University Opens RFID Research Center

With funding from major corporations, including J.B. Hunt, Tyson Foods and Wal-Mart, the University of Arkansas aims to do primary research that will support the adoption of RFID technologies.
Published: June 13, 2005

The University of Arkansas formally opened a new RFID research center on June 10. The aim of the facility is to do primary research in three areas: technology deployment, data analytics and business cases for deploying RFID.

“We want to understand how the technology works, how to deploy it in the field and how to get high read rates,” says Bill Hardgrave, director of the RFID Research Center and executive director of the Information Technology Research Institute at the university’s Sam M. Walton College of Business in Fayetteville, where the new facility is located. “We want to focus on data analytics because RFID achieves nothing without the ability to capture, filter and analyze data. And we want to study the business case because the data is of little value unless it can be used to improve business processes.”


Some 300 people attended the opening of the RFID Research Center



The RFID facility is supported by three other research centers located within the Sam M. Walton College of Business: the Information Technology Research Center, the Center for Retailing Excellence and the Supply Chain Management Research Center. It has received about $2 million of funding from companies, including ACNielsen, Deloitte, E. & J. Gallo Winery, J.B. Hunt Transport Services, Tyson Foods and Wal-Mart.

The RFID center includes a 7,800-square-foot “dirty lab” in part of a warehouse owned by Hanna’s Candle Co., in the Fayetteville Industrial Park. The lab is equipped with a conveyor loop that can move boxes at 600 feet per minute, a dock door, warehouse racks, shelving similar to that used in the storeroom of a retail store and swinging doors like those located between the back room and the retail floor. This gives the center the ability to study read rates and other deployment issues at each point in the retail supply chain.

The RFID lab is the most advanced of any owned by a university and rivals some of the commercial labs set up by ADT Tyco, International Paper and Sun Microsystems.
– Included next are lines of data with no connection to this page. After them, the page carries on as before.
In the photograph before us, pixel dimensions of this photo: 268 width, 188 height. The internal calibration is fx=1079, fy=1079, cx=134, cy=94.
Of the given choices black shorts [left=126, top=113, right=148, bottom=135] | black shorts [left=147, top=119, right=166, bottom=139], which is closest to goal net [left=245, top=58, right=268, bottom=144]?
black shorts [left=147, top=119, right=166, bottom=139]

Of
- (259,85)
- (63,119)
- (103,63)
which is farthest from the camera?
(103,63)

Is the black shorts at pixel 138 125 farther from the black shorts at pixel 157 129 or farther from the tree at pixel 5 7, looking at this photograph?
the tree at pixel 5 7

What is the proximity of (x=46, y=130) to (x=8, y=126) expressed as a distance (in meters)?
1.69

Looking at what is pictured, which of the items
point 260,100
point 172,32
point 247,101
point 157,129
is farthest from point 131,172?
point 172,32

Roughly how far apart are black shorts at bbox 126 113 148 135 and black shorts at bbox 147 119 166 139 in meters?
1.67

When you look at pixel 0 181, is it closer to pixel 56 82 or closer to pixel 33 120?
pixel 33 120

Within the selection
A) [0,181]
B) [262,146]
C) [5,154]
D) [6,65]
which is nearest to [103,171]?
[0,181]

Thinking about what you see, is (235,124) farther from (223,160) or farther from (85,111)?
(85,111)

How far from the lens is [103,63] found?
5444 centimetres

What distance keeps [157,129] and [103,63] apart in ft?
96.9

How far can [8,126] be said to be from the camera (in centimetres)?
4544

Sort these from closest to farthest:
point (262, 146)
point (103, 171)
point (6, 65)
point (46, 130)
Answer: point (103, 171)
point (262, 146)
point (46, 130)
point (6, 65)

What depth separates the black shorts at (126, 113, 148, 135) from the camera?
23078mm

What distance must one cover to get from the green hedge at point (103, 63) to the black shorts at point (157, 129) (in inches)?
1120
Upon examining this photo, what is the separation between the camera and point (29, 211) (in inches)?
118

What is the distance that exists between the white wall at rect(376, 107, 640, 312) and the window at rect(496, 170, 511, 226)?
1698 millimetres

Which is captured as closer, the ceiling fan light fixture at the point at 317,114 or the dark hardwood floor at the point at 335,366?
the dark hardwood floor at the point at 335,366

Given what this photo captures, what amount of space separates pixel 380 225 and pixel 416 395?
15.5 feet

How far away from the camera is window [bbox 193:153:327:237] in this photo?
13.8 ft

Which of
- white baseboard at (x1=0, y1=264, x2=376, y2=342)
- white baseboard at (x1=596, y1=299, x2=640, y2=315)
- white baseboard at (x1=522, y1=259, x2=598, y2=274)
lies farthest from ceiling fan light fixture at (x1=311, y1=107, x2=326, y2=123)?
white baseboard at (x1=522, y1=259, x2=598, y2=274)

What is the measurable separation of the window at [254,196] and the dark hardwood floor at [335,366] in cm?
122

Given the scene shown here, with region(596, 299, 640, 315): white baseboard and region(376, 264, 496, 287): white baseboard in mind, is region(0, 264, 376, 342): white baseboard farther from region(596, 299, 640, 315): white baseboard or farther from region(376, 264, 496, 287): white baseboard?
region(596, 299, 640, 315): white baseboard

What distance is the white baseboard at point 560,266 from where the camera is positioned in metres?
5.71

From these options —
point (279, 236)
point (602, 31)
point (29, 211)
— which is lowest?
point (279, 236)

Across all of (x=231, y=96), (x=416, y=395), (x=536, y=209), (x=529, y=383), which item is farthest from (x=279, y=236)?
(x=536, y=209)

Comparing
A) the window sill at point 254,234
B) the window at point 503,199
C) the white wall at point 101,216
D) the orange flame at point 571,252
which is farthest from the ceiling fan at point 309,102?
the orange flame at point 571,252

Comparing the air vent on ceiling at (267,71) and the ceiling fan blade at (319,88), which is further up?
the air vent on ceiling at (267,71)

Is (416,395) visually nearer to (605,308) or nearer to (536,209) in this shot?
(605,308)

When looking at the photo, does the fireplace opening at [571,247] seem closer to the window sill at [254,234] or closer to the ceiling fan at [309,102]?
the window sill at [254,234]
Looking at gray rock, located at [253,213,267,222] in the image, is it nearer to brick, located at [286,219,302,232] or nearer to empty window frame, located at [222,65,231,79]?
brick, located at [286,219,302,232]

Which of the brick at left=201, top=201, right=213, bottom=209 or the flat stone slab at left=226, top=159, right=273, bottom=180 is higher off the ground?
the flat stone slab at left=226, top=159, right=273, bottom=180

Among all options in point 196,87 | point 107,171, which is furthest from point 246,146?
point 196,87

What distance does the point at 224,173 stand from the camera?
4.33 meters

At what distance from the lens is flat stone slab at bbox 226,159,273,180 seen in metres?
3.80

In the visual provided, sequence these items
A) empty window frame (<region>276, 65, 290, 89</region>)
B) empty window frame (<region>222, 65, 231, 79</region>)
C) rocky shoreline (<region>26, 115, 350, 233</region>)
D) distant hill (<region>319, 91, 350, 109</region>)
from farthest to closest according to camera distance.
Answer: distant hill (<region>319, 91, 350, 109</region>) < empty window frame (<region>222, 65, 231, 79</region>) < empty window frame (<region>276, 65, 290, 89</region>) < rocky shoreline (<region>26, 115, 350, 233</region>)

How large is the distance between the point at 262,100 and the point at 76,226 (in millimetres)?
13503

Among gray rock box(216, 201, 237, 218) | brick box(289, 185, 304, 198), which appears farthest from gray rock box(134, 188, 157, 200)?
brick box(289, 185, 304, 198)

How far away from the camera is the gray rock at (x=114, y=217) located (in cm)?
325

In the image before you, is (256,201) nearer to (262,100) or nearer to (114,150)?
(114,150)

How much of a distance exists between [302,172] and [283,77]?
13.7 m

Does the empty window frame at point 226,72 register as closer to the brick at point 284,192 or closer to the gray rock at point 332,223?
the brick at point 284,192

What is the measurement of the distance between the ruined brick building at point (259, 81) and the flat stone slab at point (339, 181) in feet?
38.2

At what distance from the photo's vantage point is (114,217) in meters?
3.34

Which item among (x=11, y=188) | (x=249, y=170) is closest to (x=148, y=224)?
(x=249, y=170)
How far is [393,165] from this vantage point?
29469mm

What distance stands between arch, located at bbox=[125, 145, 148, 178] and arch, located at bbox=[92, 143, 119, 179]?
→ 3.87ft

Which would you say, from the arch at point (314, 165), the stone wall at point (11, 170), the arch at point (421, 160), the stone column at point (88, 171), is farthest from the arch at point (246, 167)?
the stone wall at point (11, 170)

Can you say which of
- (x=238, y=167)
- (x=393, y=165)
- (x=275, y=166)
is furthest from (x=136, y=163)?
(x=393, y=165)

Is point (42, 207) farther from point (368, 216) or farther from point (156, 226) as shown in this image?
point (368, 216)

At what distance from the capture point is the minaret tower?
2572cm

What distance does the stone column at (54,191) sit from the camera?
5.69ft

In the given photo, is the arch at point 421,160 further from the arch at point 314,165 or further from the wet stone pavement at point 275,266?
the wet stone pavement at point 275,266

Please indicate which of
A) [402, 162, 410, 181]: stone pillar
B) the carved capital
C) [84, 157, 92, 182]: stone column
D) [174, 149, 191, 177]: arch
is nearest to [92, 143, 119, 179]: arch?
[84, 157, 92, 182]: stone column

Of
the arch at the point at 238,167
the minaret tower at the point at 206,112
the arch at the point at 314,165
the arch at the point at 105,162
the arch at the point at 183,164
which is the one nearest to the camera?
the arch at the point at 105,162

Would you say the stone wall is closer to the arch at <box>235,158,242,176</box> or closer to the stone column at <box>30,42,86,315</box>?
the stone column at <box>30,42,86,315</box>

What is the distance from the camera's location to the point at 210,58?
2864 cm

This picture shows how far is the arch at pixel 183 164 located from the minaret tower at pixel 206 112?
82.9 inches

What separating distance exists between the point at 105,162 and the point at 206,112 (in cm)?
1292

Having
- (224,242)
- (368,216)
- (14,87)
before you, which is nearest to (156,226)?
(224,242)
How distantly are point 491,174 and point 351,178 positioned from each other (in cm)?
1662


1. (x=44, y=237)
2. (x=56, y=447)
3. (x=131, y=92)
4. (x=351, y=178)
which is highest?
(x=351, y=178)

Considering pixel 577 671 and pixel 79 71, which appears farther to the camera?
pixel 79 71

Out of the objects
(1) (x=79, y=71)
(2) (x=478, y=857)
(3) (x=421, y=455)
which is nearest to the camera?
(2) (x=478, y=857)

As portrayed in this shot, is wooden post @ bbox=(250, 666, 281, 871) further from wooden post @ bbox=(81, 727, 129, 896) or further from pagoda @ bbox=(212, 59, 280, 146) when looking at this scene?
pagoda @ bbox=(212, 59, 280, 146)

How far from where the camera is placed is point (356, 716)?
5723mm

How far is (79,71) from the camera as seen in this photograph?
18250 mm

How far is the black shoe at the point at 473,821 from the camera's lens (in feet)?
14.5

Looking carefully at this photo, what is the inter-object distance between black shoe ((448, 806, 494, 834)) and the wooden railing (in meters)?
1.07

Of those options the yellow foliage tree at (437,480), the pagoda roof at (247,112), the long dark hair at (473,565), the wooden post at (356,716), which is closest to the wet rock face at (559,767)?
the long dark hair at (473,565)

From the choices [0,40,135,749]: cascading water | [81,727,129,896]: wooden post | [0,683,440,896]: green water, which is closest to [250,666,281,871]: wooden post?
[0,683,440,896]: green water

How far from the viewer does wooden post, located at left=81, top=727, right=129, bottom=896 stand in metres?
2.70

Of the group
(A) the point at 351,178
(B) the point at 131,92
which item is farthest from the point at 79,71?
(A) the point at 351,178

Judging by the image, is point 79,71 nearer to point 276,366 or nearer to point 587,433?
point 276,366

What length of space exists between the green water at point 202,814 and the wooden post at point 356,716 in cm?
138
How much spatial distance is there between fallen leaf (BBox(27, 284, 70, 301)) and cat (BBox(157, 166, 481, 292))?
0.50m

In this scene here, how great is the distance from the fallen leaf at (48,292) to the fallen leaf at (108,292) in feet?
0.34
The University of Arkansas facility will be used for RFID courses attended by students from the Walton College of Business and the university’s engineering department. Hardgrave says the aim is to educate students about real-world RFID issues so they can bring to the businesses that hire them an understanding of what RFID can and can’t do.

The center will also compete with the commercial labs to some degree. Doyle Z. Williams, dean of the Walton College of Business, says companies can bring their products to the facility so that students and staff can determine the right tags to use and the optimal placement of those tags on the products, then test the read rates on the conveyor, at the dock door and so on. “This will be of value to the next 200 to 600 Wal-Mart suppliers,” Williams says. “We will do this work for a very reasonable price.”

A number of technology companies are supporting the lab by donating hardware, software and services. Among those involved are ConnecTerra, Intel, Microsoft, OATSystems, Symbol Technologies and Zebra Technologies.

The research center grew out of a research grant that Wal-Mart provided to support research being done by Hardgrave, who has been working closely with Wal-Mart’s deployment team to quantify the benefits RFID is bringing the retailer (see School Studies RFID’s Effect on Wal-Mart).

Wal-Mart already has its own lab. Kerry Pauling, VP of information systems at Wal-Mart, speaking to an audience of about 300 that gathered for the opening of the facility, explained that the biggest benefit the retailer expects to get is a flow of students emerging from academia with an understanding of RFID. “Students will get real-life experience and understand what the technology can do and can’t do,” he says. “They will take that knowledge with them as they move into business. That’s what I’m excited about.”

According to Kent Kushar, chief information officer at E. & J. Gallo Winery, RFID is a complex technology to deploy, and his firm feels the best solutions come through collaboration with other companies. “We’re here because we want to extend our knowledge of RFID and how we use it, and better align the technology with our business requirements,” he explains. “Participating in the research also allows us the opportunity to shape the technology and how it is talked about and received in the marketplace.”

Christopher Hook, leader of RF solutions at Deloitte, notes that there is still a great deal of uncertainty in the market over read rates, tag quality, standards and other issues. “Uncertainty begets discovery, and discovery is facilitated by applied research,” he reports. “That is the value of this research center—to drive applied research for the entire RFID community.”